What you are asked to do |
Below is a set of records; restate each one word for word.

====== Material shown ======

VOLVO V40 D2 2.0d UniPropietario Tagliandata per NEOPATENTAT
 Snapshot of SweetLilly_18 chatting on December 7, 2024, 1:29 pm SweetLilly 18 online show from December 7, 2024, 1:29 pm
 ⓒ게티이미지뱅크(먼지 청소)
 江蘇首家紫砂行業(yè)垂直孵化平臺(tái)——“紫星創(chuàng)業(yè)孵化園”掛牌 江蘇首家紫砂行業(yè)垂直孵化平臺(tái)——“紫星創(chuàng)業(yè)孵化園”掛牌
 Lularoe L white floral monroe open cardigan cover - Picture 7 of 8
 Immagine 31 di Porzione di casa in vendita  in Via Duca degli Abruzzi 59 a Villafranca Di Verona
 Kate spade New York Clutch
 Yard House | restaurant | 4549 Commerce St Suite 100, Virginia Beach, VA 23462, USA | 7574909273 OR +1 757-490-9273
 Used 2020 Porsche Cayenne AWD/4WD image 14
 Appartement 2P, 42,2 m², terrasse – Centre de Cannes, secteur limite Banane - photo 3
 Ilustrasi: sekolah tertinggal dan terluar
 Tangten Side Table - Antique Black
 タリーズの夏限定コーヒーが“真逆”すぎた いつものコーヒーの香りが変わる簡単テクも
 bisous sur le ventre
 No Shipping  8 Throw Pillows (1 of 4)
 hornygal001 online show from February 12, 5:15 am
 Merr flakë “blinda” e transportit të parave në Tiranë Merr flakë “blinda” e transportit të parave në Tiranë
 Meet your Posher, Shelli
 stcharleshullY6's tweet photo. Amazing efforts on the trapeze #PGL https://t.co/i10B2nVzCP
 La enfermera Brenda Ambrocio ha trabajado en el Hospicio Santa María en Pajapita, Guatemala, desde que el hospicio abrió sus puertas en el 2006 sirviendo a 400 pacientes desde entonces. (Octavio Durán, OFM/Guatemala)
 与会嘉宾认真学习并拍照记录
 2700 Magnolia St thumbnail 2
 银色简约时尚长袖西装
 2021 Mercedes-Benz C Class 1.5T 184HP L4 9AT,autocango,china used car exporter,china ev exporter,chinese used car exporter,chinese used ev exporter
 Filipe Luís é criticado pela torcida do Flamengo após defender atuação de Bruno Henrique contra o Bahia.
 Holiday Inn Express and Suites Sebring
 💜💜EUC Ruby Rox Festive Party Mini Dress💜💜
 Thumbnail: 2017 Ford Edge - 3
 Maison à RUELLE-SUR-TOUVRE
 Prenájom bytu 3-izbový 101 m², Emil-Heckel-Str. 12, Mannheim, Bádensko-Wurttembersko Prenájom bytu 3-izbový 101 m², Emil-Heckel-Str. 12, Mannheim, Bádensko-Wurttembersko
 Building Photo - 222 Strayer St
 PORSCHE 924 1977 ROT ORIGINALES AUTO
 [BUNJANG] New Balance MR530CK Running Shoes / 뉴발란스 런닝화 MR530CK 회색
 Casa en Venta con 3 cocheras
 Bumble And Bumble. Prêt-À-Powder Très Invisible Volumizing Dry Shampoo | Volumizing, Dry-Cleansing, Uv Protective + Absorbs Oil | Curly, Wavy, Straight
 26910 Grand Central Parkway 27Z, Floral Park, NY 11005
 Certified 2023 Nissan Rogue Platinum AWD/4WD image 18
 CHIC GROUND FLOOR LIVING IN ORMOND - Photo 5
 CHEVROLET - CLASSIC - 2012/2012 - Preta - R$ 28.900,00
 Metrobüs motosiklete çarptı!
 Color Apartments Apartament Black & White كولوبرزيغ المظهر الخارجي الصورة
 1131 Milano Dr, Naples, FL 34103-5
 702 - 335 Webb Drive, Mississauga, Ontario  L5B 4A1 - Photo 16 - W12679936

======

Solved exercise |
VOLVO V40 D2 2.0d UniPropietario Tagliandata per NEOPATENTAT
 Snapshot of SweetLilly_18 chatting on December 7, 2024, 1:29 pm SweetLilly 18 online show from December 7, 2024, 1:29 pm
 ⓒ게티이미지뱅크(먼지 청소)
 江蘇首家紫砂行業(yè)垂直孵化平臺(tái)——“紫星創(chuàng)業(yè)孵化園”掛牌 江蘇首家紫砂行業(yè)垂直孵化平臺(tái)——“紫星創(chuàng)業(yè)孵化園”掛牌
 Lularoe L white floral monroe open cardigan cover - Picture 7 of 8
 Immagine 31 di Porzione di casa in vendita  in Via Duca degli Abruzzi 59 a Villafranca Di Verona
 Kate spade New York Clutch
 Yard House | restaurant | 4549 Commerce St Suite 100, Virginia Beach, VA 23462, USA | 7574909273 OR +1 757-490-9273
 Used 2020 Porsche Cayenne AWD/4WD image 14
 Appartement 2P, 42,2 m², terrasse – Centre de Cannes, secteur limite Banane - photo 3
 Ilustrasi: sekolah tertinggal dan terluar
 Tangten Side Table - Antique Black
 タリーズの夏限定コーヒーが“真逆”すぎた いつものコーヒーの香りが変わる簡単テクも
 bisous sur le ventre
 No Shipping  8 Throw Pillows (1 of 4)
 hornygal001 online show from February 12, 5:15 am
 Merr flakë “blinda” e transportit të parave në Tiranë Merr flakë “blinda” e transportit të parave në Tiranë
 Meet your Posher, Shelli
 stcharleshullY6's tweet photo. Amazing efforts on the trapeze #PGL https://t.co/i10B2nVzCP
 La enfermera Brenda Ambrocio ha trabajado en el Hospicio Santa María en Pajapita, Guatemala, desde que el hospicio abrió sus puertas en el 2006 sirviendo a 400 pacientes desde entonces. (Octavio Durán, OFM/Guatemala)
 与会嘉宾认真学习并拍照记录
 2700 Magnolia St thumbnail 2
 银色简约时尚长袖西装
 2021 Mercedes-Benz C Class 1.5T 184HP L4 9AT,autocango,china used car exporter,china ev exporter,chinese used car exporter,chinese used ev exporter
 Filipe Luís é criticado pela torcida do Flamengo após defender atuação de Bruno Henrique contra o Bahia.
 Holiday Inn Express and Suites Sebring
 💜💜EUC Ruby Rox Festive Party Mini Dress💜💜
 Thumbnail: 2017 Ford Edge - 3
 Maison à RUELLE-SUR-TOUVRE
 Prenájom bytu 3-izbový 101 m², Emil-Heckel-Str. 12, Mannheim, Bádensko-Wurttembersko Prenájom bytu 3-izbový 101 m², Emil-Heckel-Str. 12, Mannheim, Bádensko-Wurttembersko
 Building Photo - 222 Strayer St
 PORSCHE 924 1977 ROT ORIGINALES AUTO
 [BUNJANG] New Balance MR530CK Running Shoes / 뉴발란스 런닝화 MR530CK 회색
 Casa en Venta con 3 cocheras
 Bumble And Bumble. Prêt-À-Powder Très Invisible Volumizing Dry Shampoo | Volumizing, Dry-Cleansing, Uv Protective + Absorbs Oil | Curly, Wavy, Straight
 26910 Grand Central Parkway 27Z, Floral Park, NY 11005
 Certified 2023 Nissan Rogue Platinum AWD/4WD image 18
 CHIC GROUND FLOOR LIVING IN ORMOND - Photo 5
 CHEVROLET - CLASSIC - 2012/2012 - Preta - R$ 28.900,00
 Metrobüs motosiklete çarptı!
 Color Apartments Apartament Black & White كولوبرزيغ المظهر الخارجي الصورة
 1131 Milano Dr, Naples, FL 34103-5
 702 - 335 Webb Drive, Mississauga, Ontario  L5B 4A1 - Photo 16 - W12679936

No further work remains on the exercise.